(Extract to read):
>>>

Can you elaborate more on what you mean by "lackluster performance"? What is the use case? If you're looking for top speed in terms of C/assembly performance - I'd say yes, probably the JVM will get in your way. However, I spent months building a database/key-value store in Clojure and it's quite doable to write very high performance code in Clojure as long as you put the right type hints everywhere. Tools like YourKit can help you identify the bottlenecks in your program. Again, depends on the use case, but Clojure makes it very, very idiomatic to write code that makes full use of a multicore system - something possible in the like of Java, C, et al but definitely not idiomatic at all.
I'm not the author, but looking through the sibling comments I feel I should point out the obvious: startup time.
It can take long seconds for Clojure REPL to start up. No other dynamic language I had contact with was that bad on that front. Even Erlang and Elixir boot up faster!

<<<

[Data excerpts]
>>>

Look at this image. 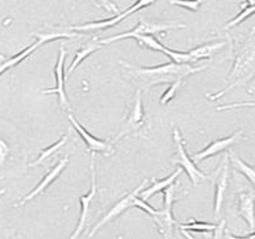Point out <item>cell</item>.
Listing matches in <instances>:
<instances>
[{"instance_id":"836d02e7","label":"cell","mask_w":255,"mask_h":239,"mask_svg":"<svg viewBox=\"0 0 255 239\" xmlns=\"http://www.w3.org/2000/svg\"><path fill=\"white\" fill-rule=\"evenodd\" d=\"M166 239H171V238H166Z\"/></svg>"},{"instance_id":"e0dca14e","label":"cell","mask_w":255,"mask_h":239,"mask_svg":"<svg viewBox=\"0 0 255 239\" xmlns=\"http://www.w3.org/2000/svg\"><path fill=\"white\" fill-rule=\"evenodd\" d=\"M181 172H183V168L179 167L176 168V171L172 172V173L170 174V176H167L166 178H162V180H155V178H153L152 186L144 189V190L139 194V198H141L142 200L148 202L153 195H155L157 193H161V191H165L168 186H171L175 181H176V178L180 176Z\"/></svg>"},{"instance_id":"d6986e66","label":"cell","mask_w":255,"mask_h":239,"mask_svg":"<svg viewBox=\"0 0 255 239\" xmlns=\"http://www.w3.org/2000/svg\"><path fill=\"white\" fill-rule=\"evenodd\" d=\"M224 45H226V42L207 43V44H202L200 47H196V48L191 49V51L188 52L193 57L194 62H198L201 60H209V58H211L217 52H219L220 49L223 48Z\"/></svg>"},{"instance_id":"4dcf8cb0","label":"cell","mask_w":255,"mask_h":239,"mask_svg":"<svg viewBox=\"0 0 255 239\" xmlns=\"http://www.w3.org/2000/svg\"><path fill=\"white\" fill-rule=\"evenodd\" d=\"M8 153H9L8 145H6L4 140H1V141H0V163H1V164H4V161H5Z\"/></svg>"},{"instance_id":"8fae6325","label":"cell","mask_w":255,"mask_h":239,"mask_svg":"<svg viewBox=\"0 0 255 239\" xmlns=\"http://www.w3.org/2000/svg\"><path fill=\"white\" fill-rule=\"evenodd\" d=\"M65 57H66V49L64 45L60 47L58 49V58L55 66V77H56V87L55 88H48V89H43L42 93L44 94H52L56 93L58 96V103L60 106L64 110H68L70 113V102H69L68 94L65 90V69H64V62Z\"/></svg>"},{"instance_id":"ac0fdd59","label":"cell","mask_w":255,"mask_h":239,"mask_svg":"<svg viewBox=\"0 0 255 239\" xmlns=\"http://www.w3.org/2000/svg\"><path fill=\"white\" fill-rule=\"evenodd\" d=\"M101 47H103V44L97 40V38H94L91 42H88L87 44H84L81 49H78V51L75 52L74 60L71 61L70 66H69L68 74H71V73H73V71H74L75 69H77L78 66H79V65H81L82 62L88 57V56H91L92 53L99 51Z\"/></svg>"},{"instance_id":"30bf717a","label":"cell","mask_w":255,"mask_h":239,"mask_svg":"<svg viewBox=\"0 0 255 239\" xmlns=\"http://www.w3.org/2000/svg\"><path fill=\"white\" fill-rule=\"evenodd\" d=\"M146 184H148V180H144L141 184L139 185V186L136 187V189H133L132 191H129V193L127 194V195H125V197H123L122 199H121L120 202L116 204V206L112 207L109 212H108L107 215H105V216H104L103 219H101L100 221H99V223H97L94 228H92V230H91L90 234H88V238H92V237H94L95 234H96V233L99 232L101 228H103V226H105L108 223H110V221L116 220L117 217L121 216L123 212H126L128 208H131V207H135L136 198L139 197V194L141 193L144 189H145Z\"/></svg>"},{"instance_id":"cb8c5ba5","label":"cell","mask_w":255,"mask_h":239,"mask_svg":"<svg viewBox=\"0 0 255 239\" xmlns=\"http://www.w3.org/2000/svg\"><path fill=\"white\" fill-rule=\"evenodd\" d=\"M163 55L167 56L172 62L175 64H179V65H185V64H191L194 65L193 57L191 56L189 52H179V51H174V49H170L167 47H165L163 49Z\"/></svg>"},{"instance_id":"8992f818","label":"cell","mask_w":255,"mask_h":239,"mask_svg":"<svg viewBox=\"0 0 255 239\" xmlns=\"http://www.w3.org/2000/svg\"><path fill=\"white\" fill-rule=\"evenodd\" d=\"M172 137H174V145H175V157L172 159V164H178L183 168V171L188 174V177L191 180L193 185H198L202 181L211 180L209 174L204 173V172L198 169L197 164L194 163L193 159L187 154L184 148V141L181 139V135L179 132L178 128H174L172 132Z\"/></svg>"},{"instance_id":"f1b7e54d","label":"cell","mask_w":255,"mask_h":239,"mask_svg":"<svg viewBox=\"0 0 255 239\" xmlns=\"http://www.w3.org/2000/svg\"><path fill=\"white\" fill-rule=\"evenodd\" d=\"M91 1L94 4H96L97 6L103 8L104 10H107V12L109 13H113L114 16L121 13L120 9H118V6H117L112 0H91Z\"/></svg>"},{"instance_id":"ffe728a7","label":"cell","mask_w":255,"mask_h":239,"mask_svg":"<svg viewBox=\"0 0 255 239\" xmlns=\"http://www.w3.org/2000/svg\"><path fill=\"white\" fill-rule=\"evenodd\" d=\"M228 155H230L231 163L235 165V168H236L237 171L241 172V173H243L244 176H245V177L248 178L250 182H252L253 186H254V189H255V168H253L252 165H249L248 163H245V161L240 158L239 155H237L235 152H231Z\"/></svg>"},{"instance_id":"7a4b0ae2","label":"cell","mask_w":255,"mask_h":239,"mask_svg":"<svg viewBox=\"0 0 255 239\" xmlns=\"http://www.w3.org/2000/svg\"><path fill=\"white\" fill-rule=\"evenodd\" d=\"M255 78V27H253L244 45L237 52L233 66L224 81L223 88L214 94H207L211 101L218 100L231 89L248 85Z\"/></svg>"},{"instance_id":"9a60e30c","label":"cell","mask_w":255,"mask_h":239,"mask_svg":"<svg viewBox=\"0 0 255 239\" xmlns=\"http://www.w3.org/2000/svg\"><path fill=\"white\" fill-rule=\"evenodd\" d=\"M68 164H69V157L66 155V157H64L62 159H60V160L56 163L55 167L52 168V169H49V171L44 174V177L39 181V184L36 185V186L34 187V189H32V190L30 191L27 195H25L22 199L19 200L18 203H17L14 207L23 206V204H26L31 199H34L35 197H38V195H40V194L44 193V191L47 190V187H48L49 185L53 184V182H55V180H57L58 176H60V174L64 172V169L66 168V165Z\"/></svg>"},{"instance_id":"3957f363","label":"cell","mask_w":255,"mask_h":239,"mask_svg":"<svg viewBox=\"0 0 255 239\" xmlns=\"http://www.w3.org/2000/svg\"><path fill=\"white\" fill-rule=\"evenodd\" d=\"M178 187L179 184H172L171 186H168L163 191L165 193V202H163V208L162 210H155L148 202L142 200L139 197L136 198L135 200V207L140 208V210L144 211L152 217L157 228H158V232L161 233L162 236H165L166 238H170L175 224H176V220L174 219V215H172V206H174L175 200L178 199V197H176Z\"/></svg>"},{"instance_id":"f546056e","label":"cell","mask_w":255,"mask_h":239,"mask_svg":"<svg viewBox=\"0 0 255 239\" xmlns=\"http://www.w3.org/2000/svg\"><path fill=\"white\" fill-rule=\"evenodd\" d=\"M239 107H255V101H248V102H235L230 105H223V106L217 107L218 111H224V110L239 109Z\"/></svg>"},{"instance_id":"484cf974","label":"cell","mask_w":255,"mask_h":239,"mask_svg":"<svg viewBox=\"0 0 255 239\" xmlns=\"http://www.w3.org/2000/svg\"><path fill=\"white\" fill-rule=\"evenodd\" d=\"M181 84H183V79H180V80H176L174 81V83H171L170 85H168L167 89L162 93L161 98H159V103L161 105H168V103L171 102L172 100L175 98V96L178 94L179 89H180Z\"/></svg>"},{"instance_id":"1f68e13d","label":"cell","mask_w":255,"mask_h":239,"mask_svg":"<svg viewBox=\"0 0 255 239\" xmlns=\"http://www.w3.org/2000/svg\"><path fill=\"white\" fill-rule=\"evenodd\" d=\"M223 239H255V232L252 233V234H249V236L236 237V236H233V234H231V233L226 229V232H224Z\"/></svg>"},{"instance_id":"2e32d148","label":"cell","mask_w":255,"mask_h":239,"mask_svg":"<svg viewBox=\"0 0 255 239\" xmlns=\"http://www.w3.org/2000/svg\"><path fill=\"white\" fill-rule=\"evenodd\" d=\"M237 199V215L245 220L250 229H255V189L240 191Z\"/></svg>"},{"instance_id":"83f0119b","label":"cell","mask_w":255,"mask_h":239,"mask_svg":"<svg viewBox=\"0 0 255 239\" xmlns=\"http://www.w3.org/2000/svg\"><path fill=\"white\" fill-rule=\"evenodd\" d=\"M226 220H222L220 221V224H218V228L217 230L214 232V236H213V239H223L224 237V232H226ZM181 234L185 237L187 239H194V237L192 236L191 233L188 232V230H180Z\"/></svg>"},{"instance_id":"d6a6232c","label":"cell","mask_w":255,"mask_h":239,"mask_svg":"<svg viewBox=\"0 0 255 239\" xmlns=\"http://www.w3.org/2000/svg\"><path fill=\"white\" fill-rule=\"evenodd\" d=\"M246 87H248L246 92H248L250 96H255V78L253 79L252 81H250L249 84H248V85H246Z\"/></svg>"},{"instance_id":"603a6c76","label":"cell","mask_w":255,"mask_h":239,"mask_svg":"<svg viewBox=\"0 0 255 239\" xmlns=\"http://www.w3.org/2000/svg\"><path fill=\"white\" fill-rule=\"evenodd\" d=\"M135 40L137 42V44L142 48L150 49V51H155V52H161L163 53V49H165V45L162 44L159 42L158 39L155 38L154 35H140L136 36Z\"/></svg>"},{"instance_id":"d4e9b609","label":"cell","mask_w":255,"mask_h":239,"mask_svg":"<svg viewBox=\"0 0 255 239\" xmlns=\"http://www.w3.org/2000/svg\"><path fill=\"white\" fill-rule=\"evenodd\" d=\"M253 14H255V5H246L245 8H244V9L241 10L236 17H235V18L231 19L230 22L224 26V29L226 30L232 29V27H235V26L243 23L244 21H246V19L249 18V17H252Z\"/></svg>"},{"instance_id":"9c48e42d","label":"cell","mask_w":255,"mask_h":239,"mask_svg":"<svg viewBox=\"0 0 255 239\" xmlns=\"http://www.w3.org/2000/svg\"><path fill=\"white\" fill-rule=\"evenodd\" d=\"M95 159L96 155L91 154V161H90V169H91V189L86 195L79 197V204H81V216H79V221L75 228V230L71 234L70 239H78L82 233H83L84 228L87 226L88 220H90V211L92 202L95 200L97 195V185H96V168H95Z\"/></svg>"},{"instance_id":"4316f807","label":"cell","mask_w":255,"mask_h":239,"mask_svg":"<svg viewBox=\"0 0 255 239\" xmlns=\"http://www.w3.org/2000/svg\"><path fill=\"white\" fill-rule=\"evenodd\" d=\"M168 1L172 5L183 6V8H187L192 12H197L200 9L201 4H202V0H168Z\"/></svg>"},{"instance_id":"6da1fadb","label":"cell","mask_w":255,"mask_h":239,"mask_svg":"<svg viewBox=\"0 0 255 239\" xmlns=\"http://www.w3.org/2000/svg\"><path fill=\"white\" fill-rule=\"evenodd\" d=\"M121 66L126 69V77L139 85V89L142 92H148L152 87L158 84H171L176 80L184 79L192 74L204 71L206 66H194L191 64L179 65L170 61L158 66H136L126 61H120Z\"/></svg>"},{"instance_id":"277c9868","label":"cell","mask_w":255,"mask_h":239,"mask_svg":"<svg viewBox=\"0 0 255 239\" xmlns=\"http://www.w3.org/2000/svg\"><path fill=\"white\" fill-rule=\"evenodd\" d=\"M32 35L35 36L36 40L32 44L27 45L25 49L17 53V55L12 56L8 60H4V57L1 58L3 62H1V66H0V73L4 74L6 70L14 68V66H18L21 62H23L27 57L34 53L39 47H42L43 44L48 42H55L58 39H66V38H74L77 36V32H69V31H55V32H34Z\"/></svg>"},{"instance_id":"4fadbf2b","label":"cell","mask_w":255,"mask_h":239,"mask_svg":"<svg viewBox=\"0 0 255 239\" xmlns=\"http://www.w3.org/2000/svg\"><path fill=\"white\" fill-rule=\"evenodd\" d=\"M68 118H69V122H70L71 126H73V128L77 131L78 135L81 136V139L83 140L84 144H86V146H87L88 153H91V154L103 153V154L110 155L112 153L114 152L113 142L105 141V140H100V139H97V137H95V136L91 135L87 129L84 128L81 123L75 119L74 115H73L71 113L68 114Z\"/></svg>"},{"instance_id":"ba28073f","label":"cell","mask_w":255,"mask_h":239,"mask_svg":"<svg viewBox=\"0 0 255 239\" xmlns=\"http://www.w3.org/2000/svg\"><path fill=\"white\" fill-rule=\"evenodd\" d=\"M145 124V111H144V106H142L141 101V90H136L133 100L131 102V106L128 109V113L126 115V120L123 123L122 128H121L120 133L116 136V139L113 140V144L117 141H120L122 137L131 133H135L136 131H139Z\"/></svg>"},{"instance_id":"7402d4cb","label":"cell","mask_w":255,"mask_h":239,"mask_svg":"<svg viewBox=\"0 0 255 239\" xmlns=\"http://www.w3.org/2000/svg\"><path fill=\"white\" fill-rule=\"evenodd\" d=\"M180 230H188V232L194 233H211L215 232L218 228L217 224L211 223H202V221H197V220H188V223L180 224L179 225Z\"/></svg>"},{"instance_id":"5bb4252c","label":"cell","mask_w":255,"mask_h":239,"mask_svg":"<svg viewBox=\"0 0 255 239\" xmlns=\"http://www.w3.org/2000/svg\"><path fill=\"white\" fill-rule=\"evenodd\" d=\"M244 137V129H240L237 132L232 133L231 136H227L223 139L214 140L207 146H205L201 152L193 154L192 159L196 164H200L201 161L205 160V159L210 158L213 155H217L222 152H226L227 149H230L231 146L235 145L236 142H239L240 140H243Z\"/></svg>"},{"instance_id":"5b68a950","label":"cell","mask_w":255,"mask_h":239,"mask_svg":"<svg viewBox=\"0 0 255 239\" xmlns=\"http://www.w3.org/2000/svg\"><path fill=\"white\" fill-rule=\"evenodd\" d=\"M176 29H185V25L179 22H162V21H152V19L146 18H139V23L133 27L132 30H129L123 34H118V35L109 36V38L100 39L99 42L101 44H110L117 40H122V39H135L136 36L140 35H154L158 32H165L168 30H176Z\"/></svg>"},{"instance_id":"44dd1931","label":"cell","mask_w":255,"mask_h":239,"mask_svg":"<svg viewBox=\"0 0 255 239\" xmlns=\"http://www.w3.org/2000/svg\"><path fill=\"white\" fill-rule=\"evenodd\" d=\"M68 139H69V135H68V133H65V135L61 136V137H60V139H58L57 141H56L55 144H53V145H51V146H48V148L43 149L42 153H40V155H39V157H38V159L32 161V163H30L29 167H34V165L42 164V163L45 160V159L51 158L52 155L55 154V153H57L58 150H61L62 146H64L65 144L68 142Z\"/></svg>"},{"instance_id":"7c38bea8","label":"cell","mask_w":255,"mask_h":239,"mask_svg":"<svg viewBox=\"0 0 255 239\" xmlns=\"http://www.w3.org/2000/svg\"><path fill=\"white\" fill-rule=\"evenodd\" d=\"M230 174L231 159L230 155H226L219 167L215 182H214V185H215V194H214V215H215V217L219 216L222 207H223L227 189H228V184H230Z\"/></svg>"},{"instance_id":"52a82bcc","label":"cell","mask_w":255,"mask_h":239,"mask_svg":"<svg viewBox=\"0 0 255 239\" xmlns=\"http://www.w3.org/2000/svg\"><path fill=\"white\" fill-rule=\"evenodd\" d=\"M155 0H137L131 6H128L127 9H125L123 12H121L120 14H116V16L110 17L107 19H100V21H94V22L83 23V25H77V26H68L66 27V31H81V32H94V31H104V30H108L113 26L118 25L120 22H122L123 19L127 18L128 16L133 14V13L139 12L142 8H146L150 4L154 3Z\"/></svg>"}]
</instances>
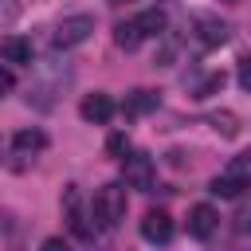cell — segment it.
I'll return each instance as SVG.
<instances>
[{
	"label": "cell",
	"mask_w": 251,
	"mask_h": 251,
	"mask_svg": "<svg viewBox=\"0 0 251 251\" xmlns=\"http://www.w3.org/2000/svg\"><path fill=\"white\" fill-rule=\"evenodd\" d=\"M90 220L98 231H114L126 220V188L122 184H102L90 200Z\"/></svg>",
	"instance_id": "obj_1"
},
{
	"label": "cell",
	"mask_w": 251,
	"mask_h": 251,
	"mask_svg": "<svg viewBox=\"0 0 251 251\" xmlns=\"http://www.w3.org/2000/svg\"><path fill=\"white\" fill-rule=\"evenodd\" d=\"M247 188H251V161H247V157H231V161L212 176V192L224 196V200L243 196Z\"/></svg>",
	"instance_id": "obj_2"
},
{
	"label": "cell",
	"mask_w": 251,
	"mask_h": 251,
	"mask_svg": "<svg viewBox=\"0 0 251 251\" xmlns=\"http://www.w3.org/2000/svg\"><path fill=\"white\" fill-rule=\"evenodd\" d=\"M43 149H47V133H43V129H35V126L16 129V133H12V145H8V157H12L8 165H12V169H27Z\"/></svg>",
	"instance_id": "obj_3"
},
{
	"label": "cell",
	"mask_w": 251,
	"mask_h": 251,
	"mask_svg": "<svg viewBox=\"0 0 251 251\" xmlns=\"http://www.w3.org/2000/svg\"><path fill=\"white\" fill-rule=\"evenodd\" d=\"M122 180H126L129 188H137V192H149V188L157 184V165H153V157H149V153H129V157H122Z\"/></svg>",
	"instance_id": "obj_4"
},
{
	"label": "cell",
	"mask_w": 251,
	"mask_h": 251,
	"mask_svg": "<svg viewBox=\"0 0 251 251\" xmlns=\"http://www.w3.org/2000/svg\"><path fill=\"white\" fill-rule=\"evenodd\" d=\"M90 31H94V16H86V12H78V16H63V20L55 24L51 43H55V47H78V43L90 39Z\"/></svg>",
	"instance_id": "obj_5"
},
{
	"label": "cell",
	"mask_w": 251,
	"mask_h": 251,
	"mask_svg": "<svg viewBox=\"0 0 251 251\" xmlns=\"http://www.w3.org/2000/svg\"><path fill=\"white\" fill-rule=\"evenodd\" d=\"M188 35H192V43H196L200 51H212V47H224V43L231 39V27H227L224 20H216V16H196Z\"/></svg>",
	"instance_id": "obj_6"
},
{
	"label": "cell",
	"mask_w": 251,
	"mask_h": 251,
	"mask_svg": "<svg viewBox=\"0 0 251 251\" xmlns=\"http://www.w3.org/2000/svg\"><path fill=\"white\" fill-rule=\"evenodd\" d=\"M118 110H122V106H118L110 94H98V90H94V94H86V98L78 102V114H82L86 122H94V126H106Z\"/></svg>",
	"instance_id": "obj_7"
},
{
	"label": "cell",
	"mask_w": 251,
	"mask_h": 251,
	"mask_svg": "<svg viewBox=\"0 0 251 251\" xmlns=\"http://www.w3.org/2000/svg\"><path fill=\"white\" fill-rule=\"evenodd\" d=\"M216 227H220V212L212 204H192V212H188V235L192 239H212Z\"/></svg>",
	"instance_id": "obj_8"
},
{
	"label": "cell",
	"mask_w": 251,
	"mask_h": 251,
	"mask_svg": "<svg viewBox=\"0 0 251 251\" xmlns=\"http://www.w3.org/2000/svg\"><path fill=\"white\" fill-rule=\"evenodd\" d=\"M141 235H145L149 243H169V239H173V216H169L165 208H149L145 220H141Z\"/></svg>",
	"instance_id": "obj_9"
},
{
	"label": "cell",
	"mask_w": 251,
	"mask_h": 251,
	"mask_svg": "<svg viewBox=\"0 0 251 251\" xmlns=\"http://www.w3.org/2000/svg\"><path fill=\"white\" fill-rule=\"evenodd\" d=\"M63 216H67V224H71V231H75L78 239H90V235H94L90 224H86V216H82V208H78V188H75V184L63 188Z\"/></svg>",
	"instance_id": "obj_10"
},
{
	"label": "cell",
	"mask_w": 251,
	"mask_h": 251,
	"mask_svg": "<svg viewBox=\"0 0 251 251\" xmlns=\"http://www.w3.org/2000/svg\"><path fill=\"white\" fill-rule=\"evenodd\" d=\"M145 39H149V31H145L141 20H122V24L114 27V43H118L122 51H137Z\"/></svg>",
	"instance_id": "obj_11"
},
{
	"label": "cell",
	"mask_w": 251,
	"mask_h": 251,
	"mask_svg": "<svg viewBox=\"0 0 251 251\" xmlns=\"http://www.w3.org/2000/svg\"><path fill=\"white\" fill-rule=\"evenodd\" d=\"M0 51H4V63H12V67H27V63H31V55H35L31 39H24V35H4Z\"/></svg>",
	"instance_id": "obj_12"
},
{
	"label": "cell",
	"mask_w": 251,
	"mask_h": 251,
	"mask_svg": "<svg viewBox=\"0 0 251 251\" xmlns=\"http://www.w3.org/2000/svg\"><path fill=\"white\" fill-rule=\"evenodd\" d=\"M157 102H161V98H157L153 90H133V94H126V102H122V114L133 122V118H145L149 110H157Z\"/></svg>",
	"instance_id": "obj_13"
},
{
	"label": "cell",
	"mask_w": 251,
	"mask_h": 251,
	"mask_svg": "<svg viewBox=\"0 0 251 251\" xmlns=\"http://www.w3.org/2000/svg\"><path fill=\"white\" fill-rule=\"evenodd\" d=\"M208 126H212L220 137H227V141L239 137V118H235L231 110H212V114H208Z\"/></svg>",
	"instance_id": "obj_14"
},
{
	"label": "cell",
	"mask_w": 251,
	"mask_h": 251,
	"mask_svg": "<svg viewBox=\"0 0 251 251\" xmlns=\"http://www.w3.org/2000/svg\"><path fill=\"white\" fill-rule=\"evenodd\" d=\"M137 20L145 24V31H149V35H165V31H169V8H165V4H157V8L141 12Z\"/></svg>",
	"instance_id": "obj_15"
},
{
	"label": "cell",
	"mask_w": 251,
	"mask_h": 251,
	"mask_svg": "<svg viewBox=\"0 0 251 251\" xmlns=\"http://www.w3.org/2000/svg\"><path fill=\"white\" fill-rule=\"evenodd\" d=\"M224 82H227V75L224 71H212L200 86H192V98H208V94H216V90H224Z\"/></svg>",
	"instance_id": "obj_16"
},
{
	"label": "cell",
	"mask_w": 251,
	"mask_h": 251,
	"mask_svg": "<svg viewBox=\"0 0 251 251\" xmlns=\"http://www.w3.org/2000/svg\"><path fill=\"white\" fill-rule=\"evenodd\" d=\"M235 78H239V86L251 94V51H247V55H239V63H235Z\"/></svg>",
	"instance_id": "obj_17"
},
{
	"label": "cell",
	"mask_w": 251,
	"mask_h": 251,
	"mask_svg": "<svg viewBox=\"0 0 251 251\" xmlns=\"http://www.w3.org/2000/svg\"><path fill=\"white\" fill-rule=\"evenodd\" d=\"M106 153H110V157H129V137H126V133H114V137L106 141Z\"/></svg>",
	"instance_id": "obj_18"
},
{
	"label": "cell",
	"mask_w": 251,
	"mask_h": 251,
	"mask_svg": "<svg viewBox=\"0 0 251 251\" xmlns=\"http://www.w3.org/2000/svg\"><path fill=\"white\" fill-rule=\"evenodd\" d=\"M16 16H20V0H0V24H4V27H12V24H16Z\"/></svg>",
	"instance_id": "obj_19"
},
{
	"label": "cell",
	"mask_w": 251,
	"mask_h": 251,
	"mask_svg": "<svg viewBox=\"0 0 251 251\" xmlns=\"http://www.w3.org/2000/svg\"><path fill=\"white\" fill-rule=\"evenodd\" d=\"M235 231H239V235H251V200L235 212Z\"/></svg>",
	"instance_id": "obj_20"
},
{
	"label": "cell",
	"mask_w": 251,
	"mask_h": 251,
	"mask_svg": "<svg viewBox=\"0 0 251 251\" xmlns=\"http://www.w3.org/2000/svg\"><path fill=\"white\" fill-rule=\"evenodd\" d=\"M39 251H75V247H71L63 235H51V239H43V247H39Z\"/></svg>",
	"instance_id": "obj_21"
},
{
	"label": "cell",
	"mask_w": 251,
	"mask_h": 251,
	"mask_svg": "<svg viewBox=\"0 0 251 251\" xmlns=\"http://www.w3.org/2000/svg\"><path fill=\"white\" fill-rule=\"evenodd\" d=\"M110 4H133V0H110Z\"/></svg>",
	"instance_id": "obj_22"
},
{
	"label": "cell",
	"mask_w": 251,
	"mask_h": 251,
	"mask_svg": "<svg viewBox=\"0 0 251 251\" xmlns=\"http://www.w3.org/2000/svg\"><path fill=\"white\" fill-rule=\"evenodd\" d=\"M224 4H239V0H224Z\"/></svg>",
	"instance_id": "obj_23"
}]
</instances>
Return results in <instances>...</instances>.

<<<

(Task instructions):
1 – How would you render this sentence from the Clojure performance thread in Spanish: "Tools like YourKit can help you identify the bottlenecks in your program."
2 – In the Clojure performance thread, which two languages does the comment about startup time say boot up faster than the Clojure REPL?
3 – Pick up the Clojure performance thread after its last sentence and keep it going.
The entries have no connection to the Clojure performance thread.

(Answers per task):
1 – Herramientas como YourKit pueden ayudarte a identificar los cuellos de botella en tu programa.

2 – Erlang and Elixir.

3 –
Of course, I know about various ways of setting up a daemon process in the background, but then there is a need for reloading/hot-swapping code, which Clojure also fails to do well. Both Erlang and Common Lisp (also Emacs... even Emacs!) are better in this regard, both for different reasons.
Anyway, Clojure overall performance impression - how fast it feels for users - is bad and will remain bad unless the startup problem is fixed.
Not so much the JVM, but Clojure and how it uses the JVM (although, as you say, it's possible to get not too far from top JVM performance with Clojure). It's fairly easy to get C performance (and even beat it in concurrent code) for the same amount of effort on the JVM. Currently, the main handicap the JVM has is the lack of arrays-of-structs which may cause lots of cache-misses, and requires less-than-elegant code to overcome. This, thankfully, is being addressed by the addition of value types.
Yup, the JVM is something that people (esp. startups & new-co's) are, all things being equal, vastly underusing or over-complaining about :).
Before I started doing Clojure the JVM ecosystem was this "scary" thing but 4 years later I've learned to appreciate it a lot - stable AND sound libraries, high performance out-of-the box, and very,very high performance if you really need it.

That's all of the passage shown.